Uma audiência pública realizada na Câmara Legislativa do Distrito Federal na terça-feira, 26 de maio de 2026, revelou graves preocupações com o projeto de lei que institui a internação compulsória de pessoas em situação de rua com transtornos mentais e uso abusivo de álcool e drogas, sob o risco de ampliar violações de direitos em vez de oferecer soluções efetivas.
Riscos de violações de direitos
O deputado Gabriel Magno alertou que o texto pode abrir brechas perigosas para abusos, já que o SUS possui diretrizes claras de saúde mental que precisam ser respeitadas para evitar retrocessos. Thiago Manzoni, do Movimento Nacional da População em Situação de Rua, reforçou que a internação sem consentimento afasta ainda mais quem já vive em vulnerabilidade, priorizando o recolhimento forçado em vez de políticas de moradia e trabalho.
A internação sem o consentimento da pessoa pode violar direitos e afastar ainda mais quem já está vulnerabilizado.
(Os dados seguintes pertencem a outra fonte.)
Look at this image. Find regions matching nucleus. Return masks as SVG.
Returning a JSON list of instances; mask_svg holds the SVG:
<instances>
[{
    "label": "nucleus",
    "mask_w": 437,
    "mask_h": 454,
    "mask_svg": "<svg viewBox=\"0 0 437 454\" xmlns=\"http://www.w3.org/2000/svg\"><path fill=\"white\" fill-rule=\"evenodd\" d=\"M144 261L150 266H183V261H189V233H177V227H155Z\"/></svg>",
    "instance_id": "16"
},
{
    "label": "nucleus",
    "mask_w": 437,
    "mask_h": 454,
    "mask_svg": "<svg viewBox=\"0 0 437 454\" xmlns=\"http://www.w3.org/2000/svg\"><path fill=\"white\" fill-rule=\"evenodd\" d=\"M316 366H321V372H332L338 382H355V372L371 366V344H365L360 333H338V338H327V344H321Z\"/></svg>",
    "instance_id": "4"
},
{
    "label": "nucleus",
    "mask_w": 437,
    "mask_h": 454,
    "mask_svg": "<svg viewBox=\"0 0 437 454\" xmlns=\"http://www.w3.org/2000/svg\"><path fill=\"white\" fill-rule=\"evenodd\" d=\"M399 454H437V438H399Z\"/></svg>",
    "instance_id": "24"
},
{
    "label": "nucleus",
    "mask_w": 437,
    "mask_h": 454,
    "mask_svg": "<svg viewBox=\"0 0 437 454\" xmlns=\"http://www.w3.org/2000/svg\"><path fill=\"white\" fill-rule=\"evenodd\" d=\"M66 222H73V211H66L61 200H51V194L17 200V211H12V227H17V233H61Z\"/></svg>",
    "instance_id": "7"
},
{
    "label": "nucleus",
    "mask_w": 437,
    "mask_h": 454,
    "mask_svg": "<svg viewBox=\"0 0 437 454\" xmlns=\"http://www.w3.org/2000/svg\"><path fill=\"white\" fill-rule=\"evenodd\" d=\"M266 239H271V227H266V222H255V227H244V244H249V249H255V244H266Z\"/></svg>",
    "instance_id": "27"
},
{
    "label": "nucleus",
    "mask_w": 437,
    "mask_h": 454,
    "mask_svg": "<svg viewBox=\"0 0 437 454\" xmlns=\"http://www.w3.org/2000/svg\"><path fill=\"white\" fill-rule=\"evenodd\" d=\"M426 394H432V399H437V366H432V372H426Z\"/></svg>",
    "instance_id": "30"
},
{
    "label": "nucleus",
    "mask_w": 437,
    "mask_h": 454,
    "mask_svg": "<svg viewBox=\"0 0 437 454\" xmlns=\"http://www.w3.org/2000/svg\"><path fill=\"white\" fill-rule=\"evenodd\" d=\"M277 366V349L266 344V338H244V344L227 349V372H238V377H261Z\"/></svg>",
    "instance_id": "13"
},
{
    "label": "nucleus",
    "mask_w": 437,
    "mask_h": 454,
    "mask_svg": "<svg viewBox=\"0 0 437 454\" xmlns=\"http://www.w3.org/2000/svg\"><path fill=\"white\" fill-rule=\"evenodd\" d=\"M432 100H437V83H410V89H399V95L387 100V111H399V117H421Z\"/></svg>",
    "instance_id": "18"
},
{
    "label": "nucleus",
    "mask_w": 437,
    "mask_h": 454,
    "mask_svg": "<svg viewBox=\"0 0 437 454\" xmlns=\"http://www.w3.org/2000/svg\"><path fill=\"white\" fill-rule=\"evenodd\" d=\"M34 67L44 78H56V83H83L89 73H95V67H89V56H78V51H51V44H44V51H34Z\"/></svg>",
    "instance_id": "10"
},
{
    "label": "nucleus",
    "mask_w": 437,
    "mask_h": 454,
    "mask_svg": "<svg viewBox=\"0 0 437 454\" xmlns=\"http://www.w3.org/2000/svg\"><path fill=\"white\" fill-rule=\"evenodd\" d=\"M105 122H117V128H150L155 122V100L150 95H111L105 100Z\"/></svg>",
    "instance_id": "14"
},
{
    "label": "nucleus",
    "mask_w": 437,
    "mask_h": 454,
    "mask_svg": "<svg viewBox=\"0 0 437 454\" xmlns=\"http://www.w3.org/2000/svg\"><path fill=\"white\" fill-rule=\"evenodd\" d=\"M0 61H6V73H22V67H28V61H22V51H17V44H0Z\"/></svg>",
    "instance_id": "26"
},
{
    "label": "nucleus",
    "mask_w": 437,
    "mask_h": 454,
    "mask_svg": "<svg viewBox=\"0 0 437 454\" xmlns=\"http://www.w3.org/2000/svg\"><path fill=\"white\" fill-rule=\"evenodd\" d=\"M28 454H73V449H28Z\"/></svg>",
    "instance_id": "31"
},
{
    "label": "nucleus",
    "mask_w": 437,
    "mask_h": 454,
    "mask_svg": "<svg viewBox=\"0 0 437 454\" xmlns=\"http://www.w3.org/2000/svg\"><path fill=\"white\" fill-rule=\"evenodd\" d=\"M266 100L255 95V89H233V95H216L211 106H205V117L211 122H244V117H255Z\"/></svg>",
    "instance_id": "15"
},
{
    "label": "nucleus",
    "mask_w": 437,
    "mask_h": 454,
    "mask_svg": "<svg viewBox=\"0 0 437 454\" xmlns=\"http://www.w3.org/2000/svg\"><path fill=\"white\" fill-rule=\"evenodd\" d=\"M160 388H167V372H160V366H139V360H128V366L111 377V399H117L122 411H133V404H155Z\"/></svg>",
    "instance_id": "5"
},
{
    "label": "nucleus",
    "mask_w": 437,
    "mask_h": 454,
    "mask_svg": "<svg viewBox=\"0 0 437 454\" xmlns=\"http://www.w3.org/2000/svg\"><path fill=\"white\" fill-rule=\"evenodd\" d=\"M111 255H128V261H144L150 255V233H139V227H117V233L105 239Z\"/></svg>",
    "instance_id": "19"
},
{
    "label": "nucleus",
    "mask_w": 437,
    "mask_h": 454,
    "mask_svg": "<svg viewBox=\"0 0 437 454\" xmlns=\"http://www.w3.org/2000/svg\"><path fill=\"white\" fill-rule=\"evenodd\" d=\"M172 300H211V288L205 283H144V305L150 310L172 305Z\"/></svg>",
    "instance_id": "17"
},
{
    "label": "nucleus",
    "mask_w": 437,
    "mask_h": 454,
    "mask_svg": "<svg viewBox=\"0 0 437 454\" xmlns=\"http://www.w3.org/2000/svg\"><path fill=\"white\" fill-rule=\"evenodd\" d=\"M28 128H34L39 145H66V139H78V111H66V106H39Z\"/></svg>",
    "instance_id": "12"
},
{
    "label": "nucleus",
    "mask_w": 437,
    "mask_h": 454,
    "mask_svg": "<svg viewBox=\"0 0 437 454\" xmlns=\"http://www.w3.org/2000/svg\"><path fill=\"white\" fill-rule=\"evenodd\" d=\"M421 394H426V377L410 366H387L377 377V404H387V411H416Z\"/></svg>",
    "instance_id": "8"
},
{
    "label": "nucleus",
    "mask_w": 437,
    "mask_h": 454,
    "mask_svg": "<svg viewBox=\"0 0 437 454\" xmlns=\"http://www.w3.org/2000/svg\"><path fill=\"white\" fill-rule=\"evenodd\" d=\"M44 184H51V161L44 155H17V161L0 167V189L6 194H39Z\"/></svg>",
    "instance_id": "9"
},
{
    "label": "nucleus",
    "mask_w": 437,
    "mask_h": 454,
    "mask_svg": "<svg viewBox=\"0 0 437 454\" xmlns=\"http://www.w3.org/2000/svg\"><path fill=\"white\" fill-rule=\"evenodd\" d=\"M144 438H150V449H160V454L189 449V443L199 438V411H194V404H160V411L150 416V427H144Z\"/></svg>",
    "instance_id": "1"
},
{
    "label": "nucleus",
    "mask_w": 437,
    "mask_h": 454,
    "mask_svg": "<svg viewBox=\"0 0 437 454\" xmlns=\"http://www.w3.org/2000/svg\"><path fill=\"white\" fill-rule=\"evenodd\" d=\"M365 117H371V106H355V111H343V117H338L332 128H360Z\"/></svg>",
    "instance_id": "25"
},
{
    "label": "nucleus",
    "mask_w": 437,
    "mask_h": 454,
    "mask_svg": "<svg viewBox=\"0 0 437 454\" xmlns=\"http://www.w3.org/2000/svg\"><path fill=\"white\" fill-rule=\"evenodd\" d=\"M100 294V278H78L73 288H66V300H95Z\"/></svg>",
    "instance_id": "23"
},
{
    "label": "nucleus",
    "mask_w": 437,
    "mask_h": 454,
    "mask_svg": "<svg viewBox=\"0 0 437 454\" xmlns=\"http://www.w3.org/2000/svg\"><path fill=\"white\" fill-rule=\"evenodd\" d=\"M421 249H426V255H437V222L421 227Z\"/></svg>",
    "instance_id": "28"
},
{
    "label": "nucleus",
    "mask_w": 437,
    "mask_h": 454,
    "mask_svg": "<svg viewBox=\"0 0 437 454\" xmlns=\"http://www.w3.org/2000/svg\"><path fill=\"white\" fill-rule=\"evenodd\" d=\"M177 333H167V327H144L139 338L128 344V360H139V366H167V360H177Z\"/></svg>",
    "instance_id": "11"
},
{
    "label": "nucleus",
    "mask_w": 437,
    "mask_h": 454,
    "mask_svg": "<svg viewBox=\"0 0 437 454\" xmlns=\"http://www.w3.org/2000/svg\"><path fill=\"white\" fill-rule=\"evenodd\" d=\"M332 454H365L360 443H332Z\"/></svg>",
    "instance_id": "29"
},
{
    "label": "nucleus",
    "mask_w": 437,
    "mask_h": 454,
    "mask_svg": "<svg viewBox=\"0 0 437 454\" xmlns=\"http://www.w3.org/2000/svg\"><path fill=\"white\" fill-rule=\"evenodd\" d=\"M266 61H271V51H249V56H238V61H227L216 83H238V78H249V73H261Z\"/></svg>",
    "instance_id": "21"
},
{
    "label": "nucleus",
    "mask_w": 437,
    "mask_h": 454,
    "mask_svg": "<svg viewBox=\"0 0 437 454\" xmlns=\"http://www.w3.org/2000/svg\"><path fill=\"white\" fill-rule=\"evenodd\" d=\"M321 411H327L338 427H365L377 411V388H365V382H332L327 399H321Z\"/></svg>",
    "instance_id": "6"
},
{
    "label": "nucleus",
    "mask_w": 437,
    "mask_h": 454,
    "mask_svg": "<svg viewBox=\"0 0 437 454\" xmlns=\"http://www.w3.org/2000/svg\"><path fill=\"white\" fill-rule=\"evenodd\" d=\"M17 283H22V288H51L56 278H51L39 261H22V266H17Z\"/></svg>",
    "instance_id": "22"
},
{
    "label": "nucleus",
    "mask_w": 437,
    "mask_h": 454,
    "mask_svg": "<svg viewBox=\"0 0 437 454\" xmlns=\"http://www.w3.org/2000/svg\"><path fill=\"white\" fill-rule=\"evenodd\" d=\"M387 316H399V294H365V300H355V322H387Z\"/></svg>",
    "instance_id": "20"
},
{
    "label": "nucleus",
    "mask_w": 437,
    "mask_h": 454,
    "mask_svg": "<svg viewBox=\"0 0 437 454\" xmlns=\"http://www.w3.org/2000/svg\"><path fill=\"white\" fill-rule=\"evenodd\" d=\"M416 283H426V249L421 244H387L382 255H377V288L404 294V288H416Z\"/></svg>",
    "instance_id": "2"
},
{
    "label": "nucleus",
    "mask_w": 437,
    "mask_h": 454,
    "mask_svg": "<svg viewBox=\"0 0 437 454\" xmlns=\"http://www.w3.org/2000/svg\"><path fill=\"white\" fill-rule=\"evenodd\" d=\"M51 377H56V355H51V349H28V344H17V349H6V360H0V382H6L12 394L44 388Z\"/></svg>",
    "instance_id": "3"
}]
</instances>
Precisamos de políticas de moradia e trabalho, não de recolhimento forçado
Thiago Manzoni
Estrutura insuficiente e exceções necessárias
A psicóloga Dayse Amarilio destacou que a internação compulsória acaba sendo a única resposta disponível devido à falta de leitos e equipes de rua capacitadas, o que evidencia a precariedade do sistema atual. O deputado Max Maciel defendeu que o foco deve permanecer na prevenção e na assistência territorial, evitando que a medida se torne regra e criminalize a pobreza.
A internação compulsória deve ser exceção, nunca a regra. O foco tem que ser na prevenção, na assistência territorial e na oferta de moradia digna
Max Maciel
Representantes de órgãos públicos e movimentos sociais cobraram uma rede de atenção integral antes de qualquer avanço do projeto, temendo que a ausência de recursos transforme a proposta em mais uma ferramenta de exclusão social.